▶ SET TASKS:
- 1) Please transcribe the passage of the scenario-planning post that begins at the words "Something a little" and stops after "of Orbit project.".
- 2) Write the next part of the scenario-planning post, picking up after its last sentence.

▶ SOURCE DOCUMENT:
** BEGIN **
Something a little different this week: a consideration of a few ways to turn inputs into a set of scenarios. Probably no surprise, but I’ve written about scenarios a few times: an intro to the concept and to the 2x2 method, a quick survey of many different methods, a dive into how the choice of method affects the output, a review of SRI’s specific futures methodology including scenarios, and my own scenarios for the future of Healthcare (later published in Compass). I’ve written specifically about the archetypes of the Houston method and about narrative scenarios using classic dramatic structure. Today I want to cover a little more ground on three techniques for creating scenarios, and share what each would look like for my project, as I ponder the best way to convey the insights on my Future of Orbit project.
2x2 Scenarios
I gave this advice two years ago for picking the two drivers to use for the axes:
take the two drivers with the most impact and uncertainty3
but that footnote was doing a lot of heavy lifting:
Ideally these are independent from one another, so it’s easy to imagine one changing without affecting the other. It’s also great if the drivers are from different domains, like one technological and one environmental. Slightly trickier is the locus of control - for a small organization it makes sense for the drivers to be external, but for an industry leader or a country it might make more sense for one of the drivers to be something with a fair amount of internal influence to reflect the higher level of agency.
** END **
▶ RAW DATA:
** BEGIN **
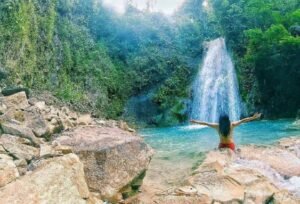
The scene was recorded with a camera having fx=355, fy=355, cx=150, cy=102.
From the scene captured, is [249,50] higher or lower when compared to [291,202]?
** END **
▶ TASK-BY-TASK RESULTS:
- 1)
Something a little different this week: a consideration of a few ways to turn inputs into a set of scenarios. Probably no surprise, but I’ve written about scenarios a few times: an intro to the concept and to the 2x2 method, a quick survey of many different methods, a dive into how the choice of method affects the output, a review of SRI’s specific futures methodology including scenarios, and my own scenarios for the future of Healthcare (later published in Compass). I’ve written specifically about the archetypes of the Houston method and about narrative scenarios using classic dramatic structure. Today I want to cover a little more ground on three techniques for creating scenarios, and share what each would look like for my project, as I ponder the best way to convey the insights on my Future of Orbit project.

- 2)
The latter advice makes it seem a lot harder than the simple mechanics of the former, so here’s a straightforward algorithm: take the top 4 or 5 drivers by level of uncertainty as your candidates, and develop a little what the uncertainty looks like in practical terms; if you have a clear most impactful driver in the set (which is common), then let that be one of the two, otherwise pair up drivers and test them out; pick the pair that gives you the most interesting pair of axes (likely they’ll be independent and pretty different). Or, per Ogilvy and Schwartz’s recommendations in their explanation of the GBN technique, you can just let people vote on it.
So for my Future of Orbit, here are my drivers:
A Tense Peace: Countries are developing weapons for war in space. Current equilibrium is similar to nuclear logic - proving you have the capability, but not wanting to be the first one to strike.
Junk in the Orbital Trunk: Carelessness, huge increases in the number of launches, and the threat of anti-satellite strikes are all making orbit harder to use. Options include prevention, de-orbiting, or in-space recycling and repurposing.
National Pride: Countries are competing to have competent national or regional space programs as a matter of prestige, from India to GCC countries to Africa.
Made in Space: Space is opening up brand new industries - satellite broadband and 6G but also specialized research, precision manufacturing and data centers.
The Original Satellite: After decades with minimal disturbance, the moon is now the focus of proposals for bases, manufacturing, resources, and projecting power.
Privatization Pressures: Space progress and development is increasingly driven by for-profit companies. The creative destruction of capitalism hits different in space, where “move fast and break things” can be catastrophic.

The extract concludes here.